- Written by: Robert L. Freedman and Diane Fanning
- Directed by: Norma Bailey
- Starring: Rose McGowan
- Countries of origin: United States Canada
- Original language: English

Production
- Producers: Jonas Goodman Harvey Kahn
- Running time: 87 minutes

Original release
- Network: Lifetime
- Release: 2011

= The Pastor's Wife (film) =

2011 American television film

The Pastor's Wife is a 2011 biographical television film, starring Rose McGowan as Mary Winkler and based on the true-crime book of the same title by author Diane Fanning. It premiered on November 5, 2011, on the Lifetime Network.

==Plot==
Mary Winkler is a housewife and mother of three daughters, who is married to Matthew Winkler, a pastor admired by many in his community for his friendliness and his views about family values. To many in town, the Winklers are seen as a perfect family with Matthew as a perfect husband and wonderful father and Mary as a dutiful wife and mother. Early one morning at the Winkler's home, however, a shotgun blast is heard by the Winkler children. Mary takes the children away in the car on a sudden trip, with the children wondering what happened to their father. Concerned neighbors investigate the Winkler home that night, finding Matthew dead in a bedroom with a shotgun wound. Fearing the Winkler family has been kidnapped, the local and state authorities and FBI issues an Amber alert for the Winklers. Eventually, a patrol car finds Mary and her children, but they also find a shotgun in her car and apprehend Mrs. Winkler. Later, the shotgun is identified as the murder weapon. At the station, Mary admits she may have shot her husband, which shocks the community and her parents-in-law. At first, Mary refuses to divulge more about the incident and refuses to say anything negative about her husband, but her lawyer convinces her to reveal Matthew's darker, hidden side.

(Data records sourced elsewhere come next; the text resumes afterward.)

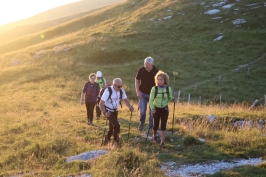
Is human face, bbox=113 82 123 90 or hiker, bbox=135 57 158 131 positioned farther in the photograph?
hiker, bbox=135 57 158 131

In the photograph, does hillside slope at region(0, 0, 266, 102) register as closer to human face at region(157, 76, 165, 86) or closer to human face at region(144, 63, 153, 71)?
human face at region(144, 63, 153, 71)

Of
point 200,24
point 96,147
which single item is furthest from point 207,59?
point 96,147

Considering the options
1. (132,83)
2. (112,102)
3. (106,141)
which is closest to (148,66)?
(112,102)

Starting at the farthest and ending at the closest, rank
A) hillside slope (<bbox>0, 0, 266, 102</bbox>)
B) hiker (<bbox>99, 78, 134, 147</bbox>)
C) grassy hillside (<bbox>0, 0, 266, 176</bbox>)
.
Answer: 1. hillside slope (<bbox>0, 0, 266, 102</bbox>)
2. hiker (<bbox>99, 78, 134, 147</bbox>)
3. grassy hillside (<bbox>0, 0, 266, 176</bbox>)

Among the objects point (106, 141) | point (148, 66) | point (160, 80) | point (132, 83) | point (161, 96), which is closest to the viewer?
point (160, 80)

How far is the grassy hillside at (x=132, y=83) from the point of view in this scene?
923 centimetres

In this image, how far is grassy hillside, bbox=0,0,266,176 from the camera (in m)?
9.23

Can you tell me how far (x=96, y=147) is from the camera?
396 inches

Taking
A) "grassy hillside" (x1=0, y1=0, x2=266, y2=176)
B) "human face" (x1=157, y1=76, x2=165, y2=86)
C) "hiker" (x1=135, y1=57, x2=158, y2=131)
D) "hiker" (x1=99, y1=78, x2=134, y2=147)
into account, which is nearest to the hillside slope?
"grassy hillside" (x1=0, y1=0, x2=266, y2=176)

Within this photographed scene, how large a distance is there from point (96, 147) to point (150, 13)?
183 ft

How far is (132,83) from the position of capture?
33.3 m

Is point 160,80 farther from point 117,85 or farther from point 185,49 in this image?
point 185,49

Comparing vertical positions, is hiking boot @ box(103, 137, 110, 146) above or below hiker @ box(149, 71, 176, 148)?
below

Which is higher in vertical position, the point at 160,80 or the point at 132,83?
the point at 160,80
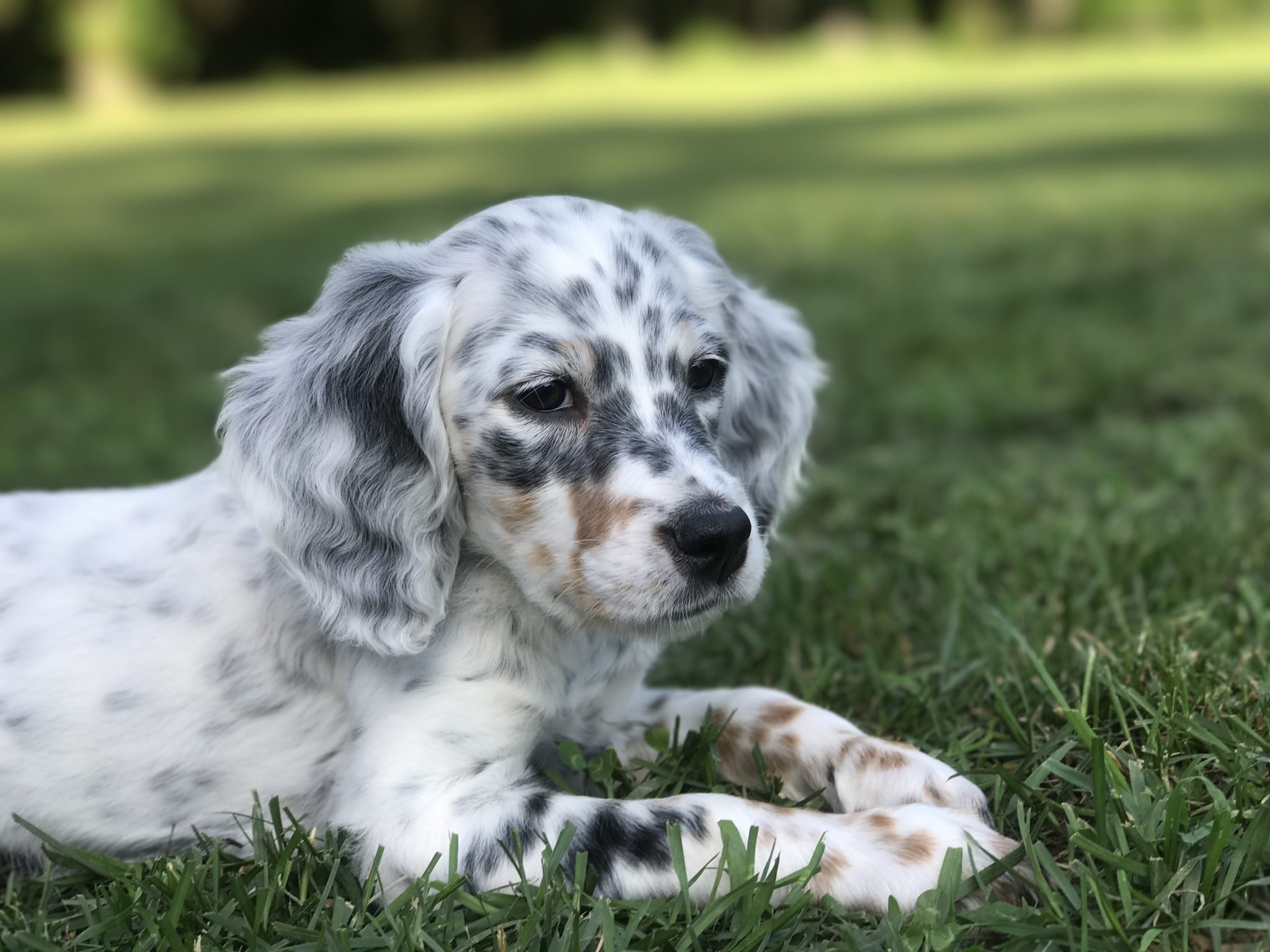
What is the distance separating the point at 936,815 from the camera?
9.39 feet

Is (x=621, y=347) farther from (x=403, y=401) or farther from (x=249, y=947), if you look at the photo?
(x=249, y=947)

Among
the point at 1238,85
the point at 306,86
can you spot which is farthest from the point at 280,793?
the point at 306,86

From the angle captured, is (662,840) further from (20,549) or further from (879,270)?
(879,270)

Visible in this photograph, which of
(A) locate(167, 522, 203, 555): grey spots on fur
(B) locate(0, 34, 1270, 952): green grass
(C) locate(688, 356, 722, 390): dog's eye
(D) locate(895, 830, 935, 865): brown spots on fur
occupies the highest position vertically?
(C) locate(688, 356, 722, 390): dog's eye

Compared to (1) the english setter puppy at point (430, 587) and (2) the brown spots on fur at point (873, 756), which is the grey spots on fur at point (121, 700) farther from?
(2) the brown spots on fur at point (873, 756)

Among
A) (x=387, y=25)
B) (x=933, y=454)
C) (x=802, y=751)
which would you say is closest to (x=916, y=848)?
(x=802, y=751)

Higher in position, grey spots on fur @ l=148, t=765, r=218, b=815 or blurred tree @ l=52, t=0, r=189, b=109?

Mary reveals that Matthew, despite his kind pastor image, was an angry and abusive man, who engaged in physical and emotional abuse when she did something that angered him. She had never revealed this to anyone because her religious beliefs led her to silence. Matthew threatened to hurt or kill her to make her keep quiet. Mary also revealed Matthew tried to tax cheat the money she won in a lottery to pay their bills by having her put it in an account at another bank under her name. When the bank calls and asks her husband and her to meet them due to suspicions about the money, Mary tells Matthew about it on the night before he is murdered, but Matthew has no intention to follow her to the bank, citing since the account was under her name, it was her problem to deal with it. Mary refuses to reveal more of the abuses she suffered from Matthew to her lawyer, but upon learning her parents-in-law have not given her daughters her letters over what happened, making her eldest believe she murdered their father in cold blood, Mary finally reveals it to not lose custody of her daughters.

Mary reveals to the court that Matthew was a hypocrite who forced her to dress up like a hooker before they had sex and made her watch online pornography so they could re-enact it even when she did not want to. The years of abuse and financial situation were taking their toll on Mary's mental state, and what finally broke her was when hours before Matthew was killed, he tried to suffocate their baby daughter as he was unable to sleep due to the baby's cries. Unable to stand it any longer, in the early morning hours, Mary brings out the shotgun and pokes it on her sleeping husband at their bed to wake him up as she wanted to have a serious discussion with him about stopping the abuse. However, Mary was standing on a slippery rug, which caused her to fall and accidentally pull the trigger and shoot her husband. Upon realizing what she has done, a confused Mary decides to run away with her daughters. After this revelation, she tells the jury that despite the abuse she suffered, Mary still loves Matthew and never wanted to kill him, she just wanted him to stop mistreating her. After jury makes their decision, the jury finds Mary not guilty of murder, but guilty of involuntary manslaughter, much to Mary's lawyers and supporters joy.

Throughout the film, various people who knew or met the Winklers are interviewed about their opinions of the case. While some refuse to believe that Matthew was an abusive man and Mary was guilty and got away with murder, others believe he was and Mary was innocent and was only defending herself and her children. Even Matthew's parents are interviewed, who each have their different opinions. While his mother does not believe in Mary's story that Matthew was abusive, Matthew's father, however, believes he was, but thinks Mary did not kill Matthew accidentally, but purposely as revenge, and is willing to forgive her if she confesses the truth.

==Reception==
Variety said, "From the pre-opening credit moment when authorities roll out a shrouded body as concerned neighbors look on, it’s clear “The Pastor’s Wife” is a Lifetime movie like momma used to make ’em: Fact-based, trashy and featuring an imperiled young woman."